Google just released Lyria 3, its latest music generation model, and it’s impressive. The model generates 30-second clips of original music inspired by different styles, providing both the audio MP3 file and an AI-generated artwork video in MP4 format.

Regarding the prompts: you can provide a genre, tempo, lyrics, instruments, vocal style, or even a photo, and it will generate your clip in no time. In some cases, a prompt can be as simple as selecting a predefined style and adding a short description like “adventure game 8-bit style with explosions and fun.” Other prompts can be more complex; you can specify lyrics, toggle vocals on or off, or choose between male and female voices.

It isn’t perfect yet—sometimes it goes off-rails and ignores instructions—and the length limit is currently a dealbreaker for releasing full songs. However, I’m sure these features will improve in future versions. You can generate samples across many genres, including those they recommend. I tried rock, rap, reggae, “cinematic”, “emo”, and “8-bit”.

Below are a few samples I generated.

The Technical Architecture of Lyria 3

Lyria 3 represents a leap in generative audio by moving from simple loop-based generation to a cross-modal latent diffusion architecture. Unlike earlier models that required manual lyric inputs, Lyria 3 utilizes a joint embedding space where text, visual (image/video), and audio data are mapped to shared representations. This allows the model to "understand" the emotional context of a sunset video or a text prompt and translate it into coherent musical structures (intro, verse, chorus).
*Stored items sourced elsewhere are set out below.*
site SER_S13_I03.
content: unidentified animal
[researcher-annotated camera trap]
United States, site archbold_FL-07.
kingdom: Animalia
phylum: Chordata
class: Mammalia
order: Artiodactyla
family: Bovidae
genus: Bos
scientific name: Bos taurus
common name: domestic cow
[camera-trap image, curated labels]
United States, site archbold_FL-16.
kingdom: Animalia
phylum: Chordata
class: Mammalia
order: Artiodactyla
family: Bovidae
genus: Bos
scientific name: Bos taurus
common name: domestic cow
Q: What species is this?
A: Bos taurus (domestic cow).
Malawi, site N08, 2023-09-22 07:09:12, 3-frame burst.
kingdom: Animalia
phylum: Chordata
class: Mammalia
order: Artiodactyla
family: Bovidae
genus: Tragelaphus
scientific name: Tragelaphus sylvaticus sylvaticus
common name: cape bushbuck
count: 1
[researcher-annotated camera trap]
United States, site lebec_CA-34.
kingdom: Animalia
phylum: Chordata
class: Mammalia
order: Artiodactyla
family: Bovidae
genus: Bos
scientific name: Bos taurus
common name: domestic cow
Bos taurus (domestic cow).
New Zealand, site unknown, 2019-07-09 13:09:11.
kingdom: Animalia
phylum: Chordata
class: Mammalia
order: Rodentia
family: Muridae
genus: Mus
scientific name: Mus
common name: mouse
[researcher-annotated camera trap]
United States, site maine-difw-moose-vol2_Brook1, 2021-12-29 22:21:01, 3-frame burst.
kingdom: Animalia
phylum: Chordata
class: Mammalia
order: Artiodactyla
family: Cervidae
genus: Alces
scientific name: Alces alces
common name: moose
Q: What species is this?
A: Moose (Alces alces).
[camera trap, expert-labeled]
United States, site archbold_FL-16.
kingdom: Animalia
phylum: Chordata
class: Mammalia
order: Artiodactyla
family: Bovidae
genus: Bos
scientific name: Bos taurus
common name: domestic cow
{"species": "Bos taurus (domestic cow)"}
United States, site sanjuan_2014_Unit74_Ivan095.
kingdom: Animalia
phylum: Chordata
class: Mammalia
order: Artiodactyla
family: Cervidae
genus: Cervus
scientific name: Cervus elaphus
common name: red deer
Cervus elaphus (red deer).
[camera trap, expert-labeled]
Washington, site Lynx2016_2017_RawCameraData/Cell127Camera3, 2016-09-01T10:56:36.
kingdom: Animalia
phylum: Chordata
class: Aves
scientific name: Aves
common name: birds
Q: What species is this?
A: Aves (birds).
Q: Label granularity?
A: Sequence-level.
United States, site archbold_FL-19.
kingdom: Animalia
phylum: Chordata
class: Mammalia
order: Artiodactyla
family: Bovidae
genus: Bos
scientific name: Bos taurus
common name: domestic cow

The model operates at a high fidelity of 48kHz (24-bit PCM) and employs chunk-based autoregression for real-time control, meaning it can generate audio in 2-second segments while maintaining "long-range coherence"—ensuring the rhythm and melody remain consistent across the 30-second duration. For safety, Google integrates SynthID directly into the audio waveform at the point of generation, creating a robust, machine-readable signal that survives compression and editing without affecting the listener's experience. Additionally, it works in tandem with the Nano Banana image model to simultaneously generate matching cover art for every track.